Cóś mi się wydaje ,że domek szachulcowy będzie musiał jeszcze długo nam służyć

On wygląda z zewnątrz ,jak by miał się niebawem rozpaść, ale to tylko pozory, w środku jest ok.
Syn mój ostatnio powiedział ,że ,jak się potknę i na niego polecę to się rozleci na części.

Ostatnio rozważaliśmy ze Zb. ,żeby zrobić łazienkę ze...spiżarni. I tak trzeba tam zrobić wylewkę, bo myszy uczyniły perforację podłogi.Wejście jest z pokoju w którym śpimy, można też wchodzić z trzeciej komnaty. Mało tego , są zamknięte drzwi na dwór, więc przy robocie nie zrobi się rozgardiaszu w reszcie mieszkania. Dopiero, jak na koniec będziemy te drzwi zamurowywać.
Zapytam właścicieli i zagrodzę na wiosnę, nawet takie płoty dwa stoją w stodole.
Powiększę sobie tym sposobem jeszcze warzywnik.

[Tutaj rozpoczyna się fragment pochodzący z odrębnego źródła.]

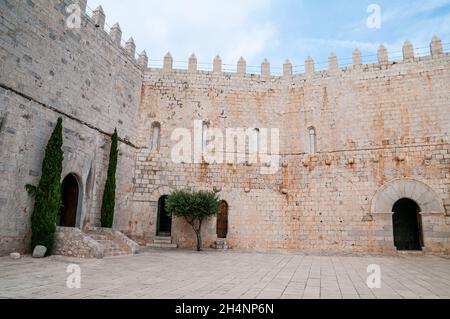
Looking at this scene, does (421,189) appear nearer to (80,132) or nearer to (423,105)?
(423,105)

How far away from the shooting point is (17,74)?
9023 mm

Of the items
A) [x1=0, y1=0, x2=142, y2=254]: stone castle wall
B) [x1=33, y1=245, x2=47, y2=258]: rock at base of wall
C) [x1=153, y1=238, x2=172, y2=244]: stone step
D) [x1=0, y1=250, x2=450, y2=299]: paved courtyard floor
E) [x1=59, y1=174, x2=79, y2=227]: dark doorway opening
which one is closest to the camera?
[x1=0, y1=250, x2=450, y2=299]: paved courtyard floor

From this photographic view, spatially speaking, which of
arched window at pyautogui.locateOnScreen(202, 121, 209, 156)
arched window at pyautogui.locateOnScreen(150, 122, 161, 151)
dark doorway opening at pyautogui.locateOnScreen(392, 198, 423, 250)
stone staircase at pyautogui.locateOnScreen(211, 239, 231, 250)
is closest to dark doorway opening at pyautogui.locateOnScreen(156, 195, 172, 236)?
stone staircase at pyautogui.locateOnScreen(211, 239, 231, 250)

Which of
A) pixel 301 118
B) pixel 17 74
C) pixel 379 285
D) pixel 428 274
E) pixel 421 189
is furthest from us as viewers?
pixel 301 118

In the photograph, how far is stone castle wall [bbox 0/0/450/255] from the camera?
11.5 meters

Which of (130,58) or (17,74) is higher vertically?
(130,58)

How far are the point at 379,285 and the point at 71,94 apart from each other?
1089 centimetres

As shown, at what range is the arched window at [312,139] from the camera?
1440cm

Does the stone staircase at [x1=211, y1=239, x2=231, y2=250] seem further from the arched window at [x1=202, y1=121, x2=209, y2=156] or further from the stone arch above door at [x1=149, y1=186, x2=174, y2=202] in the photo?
the arched window at [x1=202, y1=121, x2=209, y2=156]

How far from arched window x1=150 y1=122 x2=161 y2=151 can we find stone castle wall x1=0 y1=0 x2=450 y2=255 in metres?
0.14

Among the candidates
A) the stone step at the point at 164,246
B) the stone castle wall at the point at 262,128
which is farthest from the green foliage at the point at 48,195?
the stone step at the point at 164,246

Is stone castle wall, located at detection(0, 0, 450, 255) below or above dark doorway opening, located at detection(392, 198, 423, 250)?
above

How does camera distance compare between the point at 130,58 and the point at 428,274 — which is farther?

Marysiu pole przegorzanów już jest, ale mało kwitło z powodu suszy - pożarły szkodniki.
Marysiu - Ambo
To jakieś szaleństwo z myciem okien zimą. Moja Mama po antybiotyku umyła okna, a ma ich sporo

My kochamy sklepy ogrodnicze, wyprzedaże to już zupełnie.

Jedziemy niby po listewki, czy papę a kończy się....
Ostatnio w listopadzie była czystka w markecie koło znanego szwedzkiego sklepu na I z meblami itp.
Kupiłam tylko lilie, trochę cebulek ,Z. truskawki, było pełno iglaków bardzo tanich i żałuję, że nic nie wzięłam, za 10 -20 pln można było dużego habazia nabyć.
Nawet takie strzyżone - topiary były. Teraz pewnie będą choinki po Świętach przeceniać i robić miejsce na wiosenną dostawę.